SET OF TASKS:
A. Output, word for word, the stretch of the POPDx text below that begins at the words "Please stay tuned." and ends after the words "SXM2 16 GB).".
B. Do these statements agree with the POPDx text below? (i) POPDx is developed in Python 3. (ii) The text suggests running experiments on multiple GPUs. (iii) The cited article appeared in the Journal of the American Medical Informatics Association in 2023. For each, answer yes or no and quote the deciding words of the text.

TEXT EXCERPT:
-.-.-
POPDx: An Automated Framework for Patient Phenotyping across 392,246 Individuals in the UK Biobank Study
POPDx (Population-based Objective Phenotyping by Deep Extrapolation) is a bilinear machine learning framework for simultaneous multi-phenotype recognition. For additional information, please refer to our manuscript, available at https://academic.oup.com/jamia/advance-article/doi/10.1093/jamia/ocac226/6873915.
To cite:
Yang, Lu, Sheng Wang, and Russ B. Altman. "POPDx: an automated framework for patient phenotyping across 392 246 individuals in the UK Biobank study." Journal of the American Medical Informatics Association 30.2 (2023): 245-255.
Please stay tuned.
Please clone our github repository as follows:
git clone https://github.com/luyang-ai4med/POPDx.git
POPDx is developed in Python 3. We provide the conda environment containing the necessary dependencies. For your experiments, we suggest using a single GPU (e.g. NVIDIA Tesla V100 SXM2 16 GB).
-.-.-
MATERIAL PROVIDED:

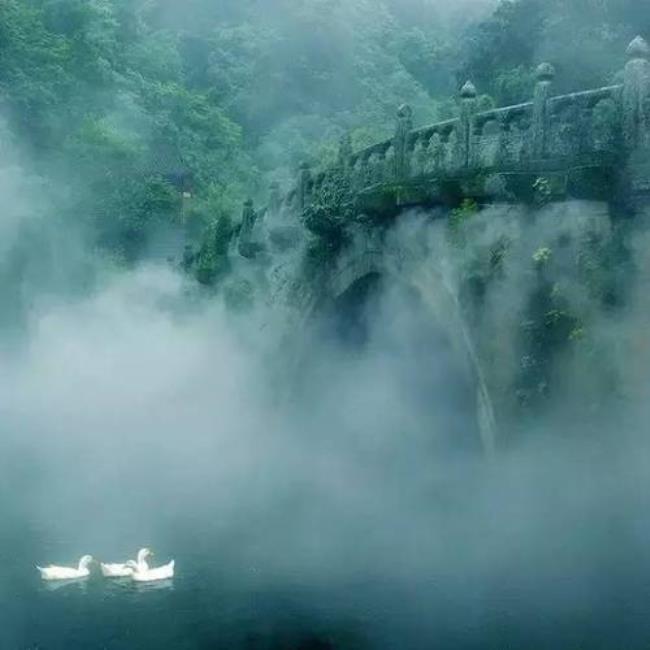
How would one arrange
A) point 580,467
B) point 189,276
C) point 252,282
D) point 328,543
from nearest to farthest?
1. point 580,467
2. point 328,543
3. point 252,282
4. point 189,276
-.-.-
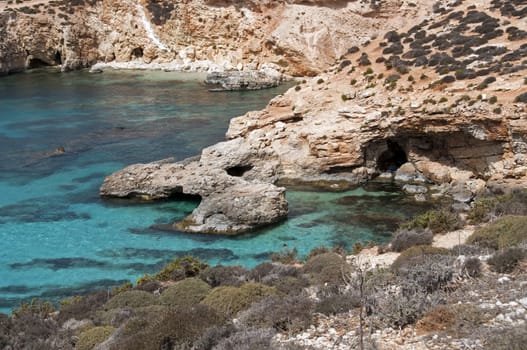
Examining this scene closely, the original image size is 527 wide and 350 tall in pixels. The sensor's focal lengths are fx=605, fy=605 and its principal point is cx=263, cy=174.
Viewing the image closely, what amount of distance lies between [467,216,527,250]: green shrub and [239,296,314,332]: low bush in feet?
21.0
-.-.-
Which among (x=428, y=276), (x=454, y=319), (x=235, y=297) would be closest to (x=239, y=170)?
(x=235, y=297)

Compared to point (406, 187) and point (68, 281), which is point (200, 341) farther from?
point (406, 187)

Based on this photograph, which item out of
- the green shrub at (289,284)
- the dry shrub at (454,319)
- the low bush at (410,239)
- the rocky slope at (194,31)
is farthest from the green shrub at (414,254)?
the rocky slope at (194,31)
-.-.-
ANSWERS BELOW:
A.
Please stay tuned.
Please clone our github repository as follows:
git clone https://github.com/luyang-ai4med/POPDx.git
POPDx is developed in Python 3. We provide the conda environment containing the necessary dependencies. For your experiments, we suggest using a single GPU (e.g. NVIDIA Tesla V100 SXM2 16 GB).

B.
(i) Yes: "POPDx is developed in Python 3."
(ii) No: "we suggest using a single GPU"
(iii) Yes: "Journal of the American Medical Informatics Association 30.2 (2023)"